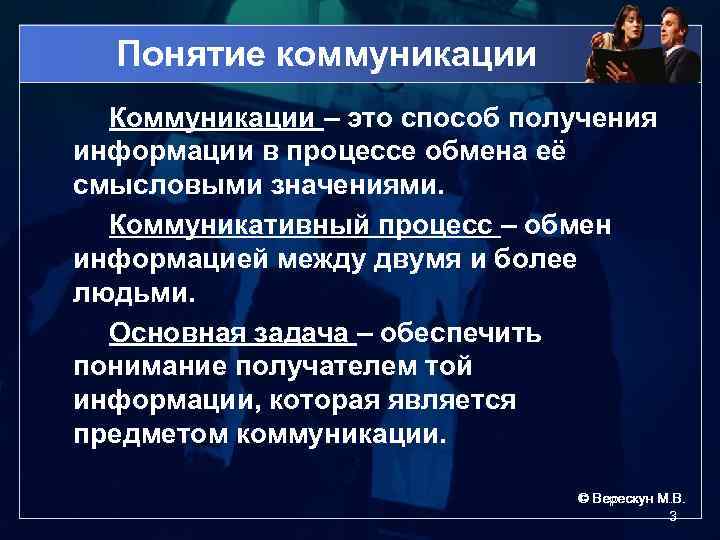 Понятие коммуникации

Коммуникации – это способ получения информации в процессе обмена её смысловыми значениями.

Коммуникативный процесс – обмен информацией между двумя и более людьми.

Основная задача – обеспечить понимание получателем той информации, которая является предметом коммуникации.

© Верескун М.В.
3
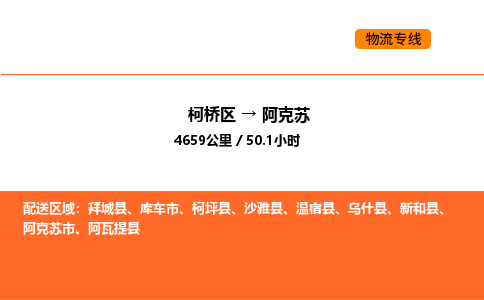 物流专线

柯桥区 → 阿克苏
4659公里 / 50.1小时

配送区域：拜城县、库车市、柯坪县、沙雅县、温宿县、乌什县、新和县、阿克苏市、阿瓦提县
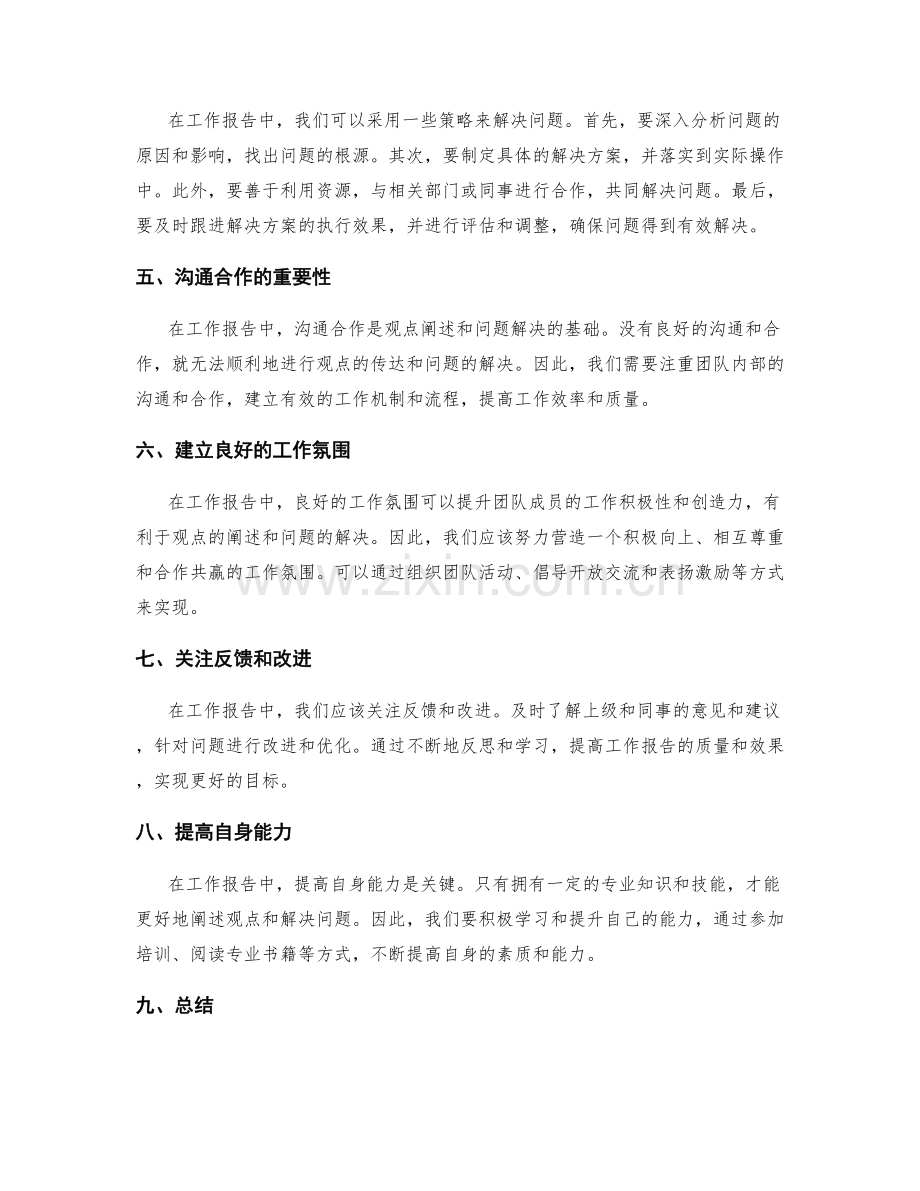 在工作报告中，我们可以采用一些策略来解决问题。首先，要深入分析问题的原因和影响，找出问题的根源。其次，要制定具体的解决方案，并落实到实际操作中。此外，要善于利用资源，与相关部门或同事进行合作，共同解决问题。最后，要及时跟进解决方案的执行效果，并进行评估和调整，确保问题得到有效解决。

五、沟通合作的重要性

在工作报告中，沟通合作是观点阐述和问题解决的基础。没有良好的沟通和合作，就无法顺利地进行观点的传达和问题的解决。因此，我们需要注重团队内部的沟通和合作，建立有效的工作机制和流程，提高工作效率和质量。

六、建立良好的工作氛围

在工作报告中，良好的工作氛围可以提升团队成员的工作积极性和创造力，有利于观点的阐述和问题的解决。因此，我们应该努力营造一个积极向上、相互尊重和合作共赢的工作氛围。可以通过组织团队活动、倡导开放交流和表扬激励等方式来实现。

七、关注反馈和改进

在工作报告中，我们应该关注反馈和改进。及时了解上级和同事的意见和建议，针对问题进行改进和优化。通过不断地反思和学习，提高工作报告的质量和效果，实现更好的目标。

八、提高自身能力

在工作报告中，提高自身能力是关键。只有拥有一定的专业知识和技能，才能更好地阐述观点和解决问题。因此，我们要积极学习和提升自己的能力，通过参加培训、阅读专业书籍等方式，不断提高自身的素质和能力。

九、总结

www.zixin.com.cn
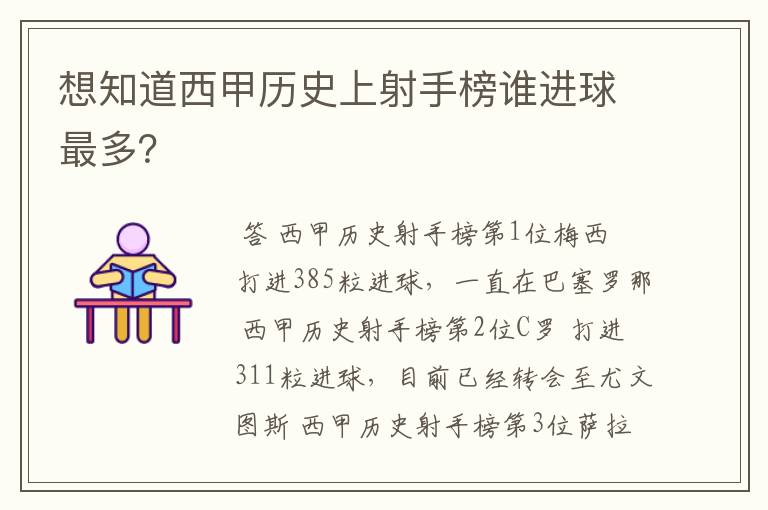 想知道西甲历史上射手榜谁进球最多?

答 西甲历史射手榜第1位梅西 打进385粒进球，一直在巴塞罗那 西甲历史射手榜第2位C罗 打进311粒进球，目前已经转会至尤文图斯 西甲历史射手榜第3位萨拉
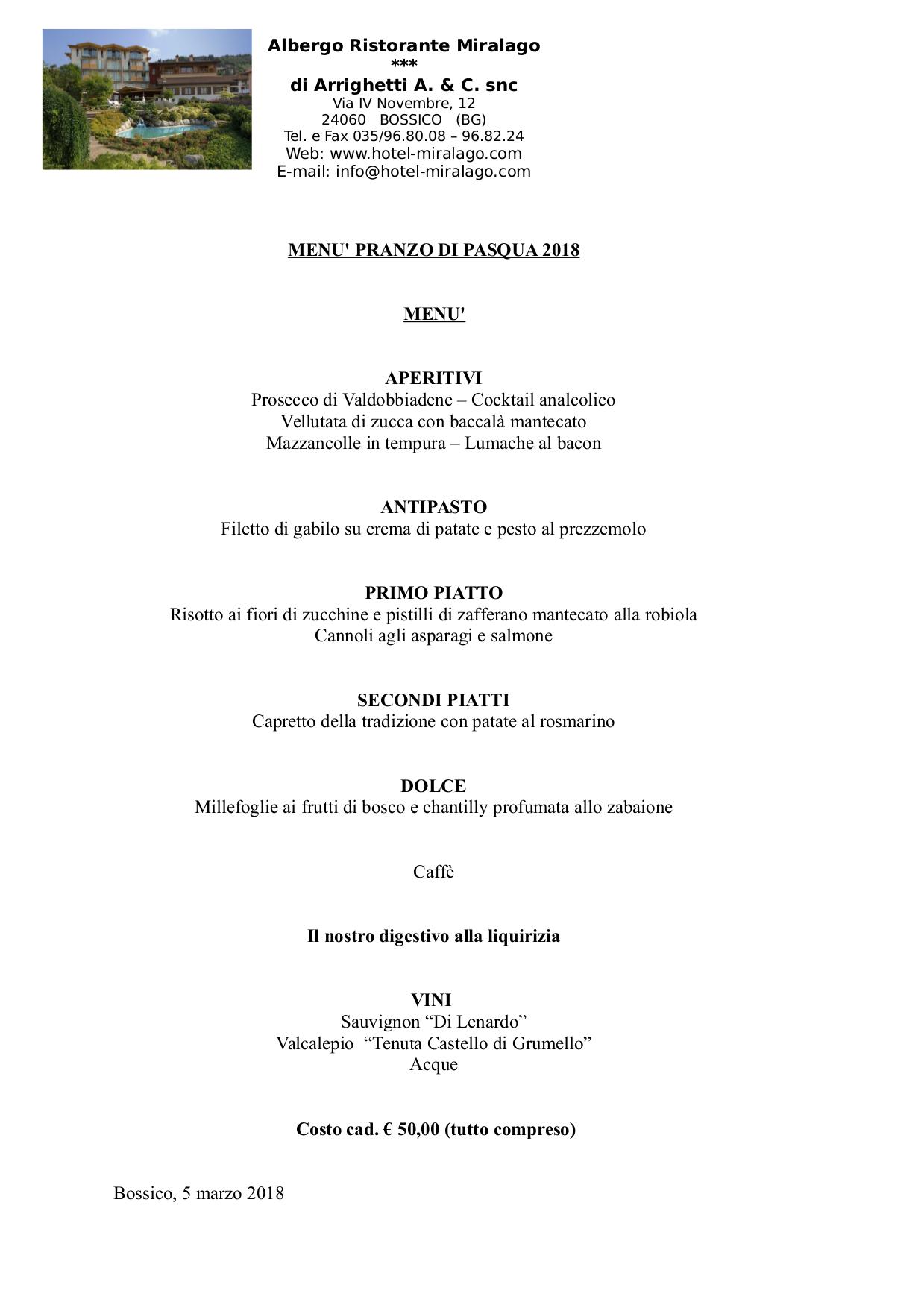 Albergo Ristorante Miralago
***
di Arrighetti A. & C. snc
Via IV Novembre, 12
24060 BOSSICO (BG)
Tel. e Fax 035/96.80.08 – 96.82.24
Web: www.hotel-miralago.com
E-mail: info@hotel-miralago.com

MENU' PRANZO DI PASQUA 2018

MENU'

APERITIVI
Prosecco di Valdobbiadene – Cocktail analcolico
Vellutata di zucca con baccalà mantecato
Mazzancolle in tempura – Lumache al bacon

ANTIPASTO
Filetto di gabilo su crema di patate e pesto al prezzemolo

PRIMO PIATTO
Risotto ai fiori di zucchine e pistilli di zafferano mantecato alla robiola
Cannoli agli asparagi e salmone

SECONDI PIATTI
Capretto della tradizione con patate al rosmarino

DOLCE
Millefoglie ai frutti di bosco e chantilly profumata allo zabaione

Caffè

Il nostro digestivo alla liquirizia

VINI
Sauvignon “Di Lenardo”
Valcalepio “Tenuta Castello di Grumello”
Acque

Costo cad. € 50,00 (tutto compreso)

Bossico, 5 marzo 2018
--
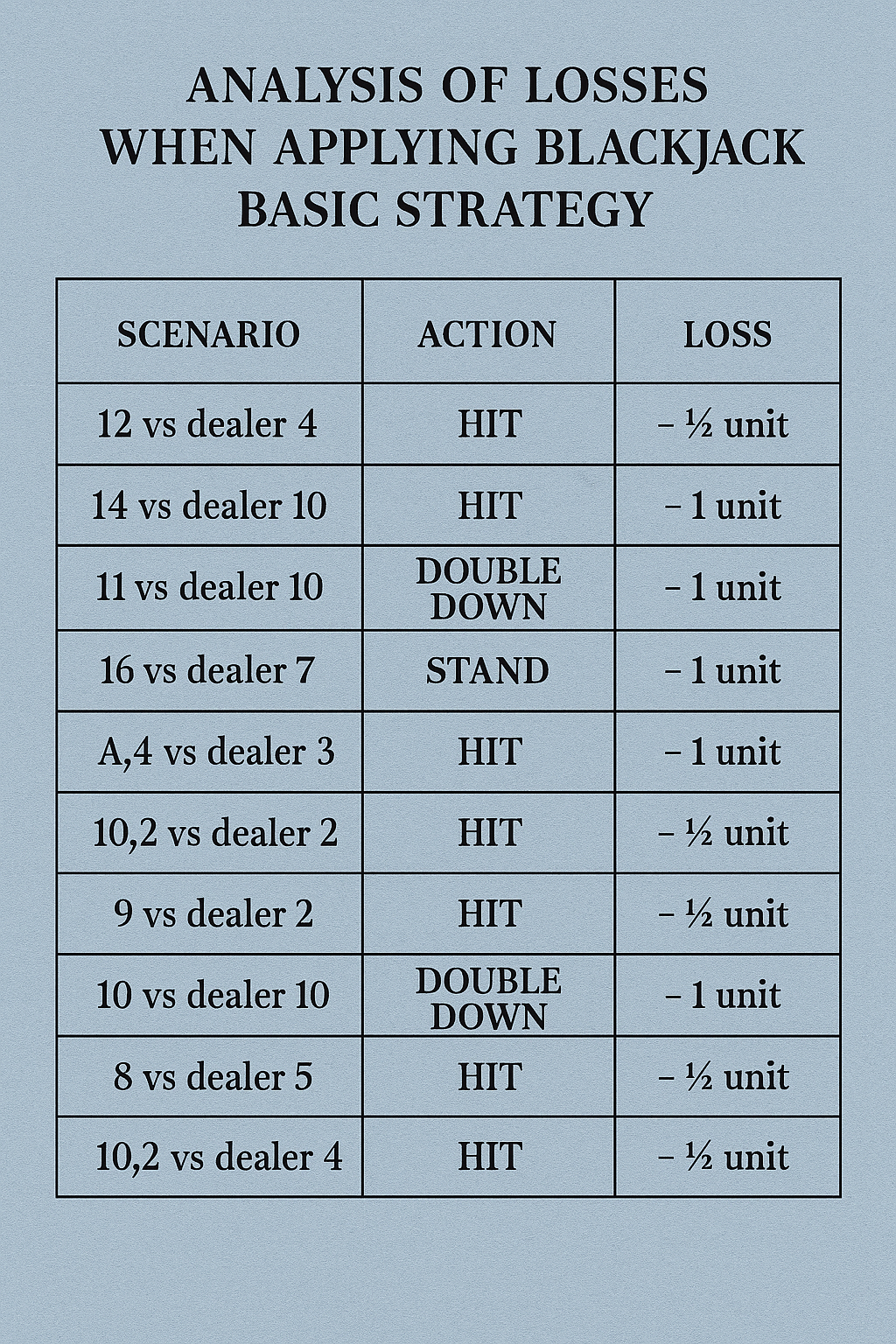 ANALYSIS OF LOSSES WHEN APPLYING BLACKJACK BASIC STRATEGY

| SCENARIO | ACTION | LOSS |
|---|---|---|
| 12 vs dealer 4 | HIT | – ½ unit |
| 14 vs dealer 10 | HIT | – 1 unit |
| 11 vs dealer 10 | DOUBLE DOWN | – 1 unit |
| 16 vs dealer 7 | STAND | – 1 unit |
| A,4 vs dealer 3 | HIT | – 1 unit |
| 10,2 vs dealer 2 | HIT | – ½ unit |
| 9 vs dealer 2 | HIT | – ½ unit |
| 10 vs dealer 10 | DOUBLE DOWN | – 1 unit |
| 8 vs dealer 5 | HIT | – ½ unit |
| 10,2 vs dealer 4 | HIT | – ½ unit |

**Instructions to follow:** What you return must be an exact retyping of the lines above starting at the line with "STAND | – 1 unit |" and ending at the line with "10,2 vs dealer 4", and nothing besides.

**Task response:**
| 16 vs dealer 7 | STAND | – 1 unit |
| A,4 vs dealer 3 | HIT | – 1 unit |
| 10,2 vs dealer 2 | HIT | – ½ unit |
| 9 vs dealer 2 | HIT | – ½ unit |
| 10 vs dealer 10 | DOUBLE DOWN | – 1 unit |
| 8 vs dealer 5 | HIT | – ½ unit |
| 10,2 vs dealer 4 | HIT | – ½ unit |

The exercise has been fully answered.